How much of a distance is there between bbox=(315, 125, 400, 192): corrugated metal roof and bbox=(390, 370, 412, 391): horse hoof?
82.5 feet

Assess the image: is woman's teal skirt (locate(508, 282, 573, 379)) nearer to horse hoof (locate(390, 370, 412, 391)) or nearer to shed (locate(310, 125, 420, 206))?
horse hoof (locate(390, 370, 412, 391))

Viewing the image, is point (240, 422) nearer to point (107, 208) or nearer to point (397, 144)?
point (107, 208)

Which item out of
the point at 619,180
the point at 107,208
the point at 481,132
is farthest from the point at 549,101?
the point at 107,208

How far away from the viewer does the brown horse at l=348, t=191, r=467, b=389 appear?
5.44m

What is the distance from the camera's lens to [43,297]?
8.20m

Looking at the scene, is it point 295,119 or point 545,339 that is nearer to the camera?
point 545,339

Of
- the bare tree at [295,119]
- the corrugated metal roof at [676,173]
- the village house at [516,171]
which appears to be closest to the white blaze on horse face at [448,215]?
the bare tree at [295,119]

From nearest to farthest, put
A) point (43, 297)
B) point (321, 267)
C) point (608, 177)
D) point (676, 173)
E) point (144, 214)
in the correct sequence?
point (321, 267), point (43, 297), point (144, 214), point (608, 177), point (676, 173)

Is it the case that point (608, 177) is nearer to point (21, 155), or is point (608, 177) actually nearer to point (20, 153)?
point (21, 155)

-=-=-=-=-

TASK BRIEF: Reproduce only the lines from the line containing "Which item out of" to the last line of the material above, both of those lines included.

EXPECTED OUTPUT:
Which item out of
the point at 619,180
the point at 107,208
the point at 481,132
is farthest from the point at 549,101?
the point at 107,208

How far away from the viewer does the brown horse at l=348, t=191, r=467, b=389 appear?
5.44m

What is the distance from the camera's lens to [43,297]?
8.20m

Looking at the scene, is it point 295,119 or point 545,339 that is nearer to the camera?
point 545,339

Of
- the bare tree at [295,119]
- the corrugated metal roof at [676,173]
- the village house at [516,171]
which appears to be closest to the white blaze on horse face at [448,215]?
the bare tree at [295,119]

From nearest to farthest, put
A) point (43, 297)
B) point (321, 267)
C) point (608, 177)
D) point (676, 173)
E) point (144, 214)
in the correct sequence?
point (321, 267), point (43, 297), point (144, 214), point (608, 177), point (676, 173)

Is it the case that point (608, 177) is nearer to point (21, 155), or is point (608, 177) actually nearer to point (20, 153)?
point (21, 155)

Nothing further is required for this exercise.